Aim of the task:
Rewrite everything from the line containing "In this photograph, which" down to the end of the entries below, increasing every coordinate in the answers by 148 and leaving all other text unchanged.

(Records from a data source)
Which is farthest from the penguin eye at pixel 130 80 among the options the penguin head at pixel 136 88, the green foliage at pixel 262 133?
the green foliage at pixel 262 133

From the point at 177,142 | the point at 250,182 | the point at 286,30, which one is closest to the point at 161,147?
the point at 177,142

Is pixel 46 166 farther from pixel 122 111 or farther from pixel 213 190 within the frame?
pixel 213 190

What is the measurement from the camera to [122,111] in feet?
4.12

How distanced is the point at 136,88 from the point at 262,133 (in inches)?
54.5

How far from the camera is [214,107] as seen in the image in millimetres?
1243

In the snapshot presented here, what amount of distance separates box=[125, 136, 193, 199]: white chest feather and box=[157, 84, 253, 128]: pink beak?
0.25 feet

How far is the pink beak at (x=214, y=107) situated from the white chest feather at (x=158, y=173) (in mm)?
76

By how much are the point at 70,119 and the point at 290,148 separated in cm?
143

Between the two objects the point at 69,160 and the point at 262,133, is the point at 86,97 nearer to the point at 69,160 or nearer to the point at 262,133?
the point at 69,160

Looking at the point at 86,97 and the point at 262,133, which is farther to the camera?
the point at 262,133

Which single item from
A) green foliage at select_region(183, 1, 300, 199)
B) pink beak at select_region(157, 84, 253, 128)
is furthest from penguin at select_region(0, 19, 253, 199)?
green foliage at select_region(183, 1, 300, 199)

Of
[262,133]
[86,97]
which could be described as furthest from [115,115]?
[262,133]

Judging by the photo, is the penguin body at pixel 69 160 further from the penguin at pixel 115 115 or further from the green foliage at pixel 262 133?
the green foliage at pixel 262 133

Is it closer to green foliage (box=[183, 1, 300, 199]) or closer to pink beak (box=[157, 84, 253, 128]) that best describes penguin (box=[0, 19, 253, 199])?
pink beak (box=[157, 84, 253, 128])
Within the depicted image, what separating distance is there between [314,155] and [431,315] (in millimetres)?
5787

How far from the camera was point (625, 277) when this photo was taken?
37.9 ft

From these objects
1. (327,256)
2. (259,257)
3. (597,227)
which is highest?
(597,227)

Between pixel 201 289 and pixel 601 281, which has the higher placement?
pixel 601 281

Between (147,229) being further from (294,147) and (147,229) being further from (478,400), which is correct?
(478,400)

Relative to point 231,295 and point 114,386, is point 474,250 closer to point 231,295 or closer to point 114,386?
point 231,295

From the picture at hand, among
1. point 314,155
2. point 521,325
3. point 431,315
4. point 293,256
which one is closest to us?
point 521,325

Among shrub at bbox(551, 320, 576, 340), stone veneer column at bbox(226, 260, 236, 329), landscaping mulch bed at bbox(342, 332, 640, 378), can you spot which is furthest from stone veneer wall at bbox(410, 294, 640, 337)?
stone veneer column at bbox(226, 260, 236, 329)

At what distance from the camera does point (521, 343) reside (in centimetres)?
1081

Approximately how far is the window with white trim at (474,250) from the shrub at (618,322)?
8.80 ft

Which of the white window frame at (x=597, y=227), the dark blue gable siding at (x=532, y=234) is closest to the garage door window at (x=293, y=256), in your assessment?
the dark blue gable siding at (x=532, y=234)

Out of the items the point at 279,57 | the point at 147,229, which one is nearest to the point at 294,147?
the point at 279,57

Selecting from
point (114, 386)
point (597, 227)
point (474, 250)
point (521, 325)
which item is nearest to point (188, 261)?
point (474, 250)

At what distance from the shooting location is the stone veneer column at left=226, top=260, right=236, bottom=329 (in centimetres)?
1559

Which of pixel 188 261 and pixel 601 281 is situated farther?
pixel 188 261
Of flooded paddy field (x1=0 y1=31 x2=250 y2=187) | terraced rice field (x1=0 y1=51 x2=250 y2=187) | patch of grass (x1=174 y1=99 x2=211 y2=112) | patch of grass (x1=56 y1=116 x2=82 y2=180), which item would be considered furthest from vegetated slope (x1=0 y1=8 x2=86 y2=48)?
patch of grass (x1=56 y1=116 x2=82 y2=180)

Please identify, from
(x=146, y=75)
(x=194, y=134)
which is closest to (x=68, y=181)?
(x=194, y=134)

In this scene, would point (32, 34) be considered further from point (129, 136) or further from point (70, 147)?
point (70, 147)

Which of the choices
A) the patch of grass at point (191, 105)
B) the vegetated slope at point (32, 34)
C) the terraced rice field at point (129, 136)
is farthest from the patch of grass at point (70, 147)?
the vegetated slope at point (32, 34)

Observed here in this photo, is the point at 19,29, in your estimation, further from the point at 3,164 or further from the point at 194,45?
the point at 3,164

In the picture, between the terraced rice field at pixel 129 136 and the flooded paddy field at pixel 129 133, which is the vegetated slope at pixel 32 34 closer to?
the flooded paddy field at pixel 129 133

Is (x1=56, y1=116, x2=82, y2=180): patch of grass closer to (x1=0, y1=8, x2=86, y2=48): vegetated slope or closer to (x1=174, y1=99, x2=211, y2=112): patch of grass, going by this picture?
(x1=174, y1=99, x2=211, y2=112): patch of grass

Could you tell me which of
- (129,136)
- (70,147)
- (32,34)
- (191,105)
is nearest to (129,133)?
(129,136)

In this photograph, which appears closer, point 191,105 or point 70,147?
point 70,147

Exercise solution:
In this photograph, which appears closer, point 191,105 or point 70,147?
point 218,295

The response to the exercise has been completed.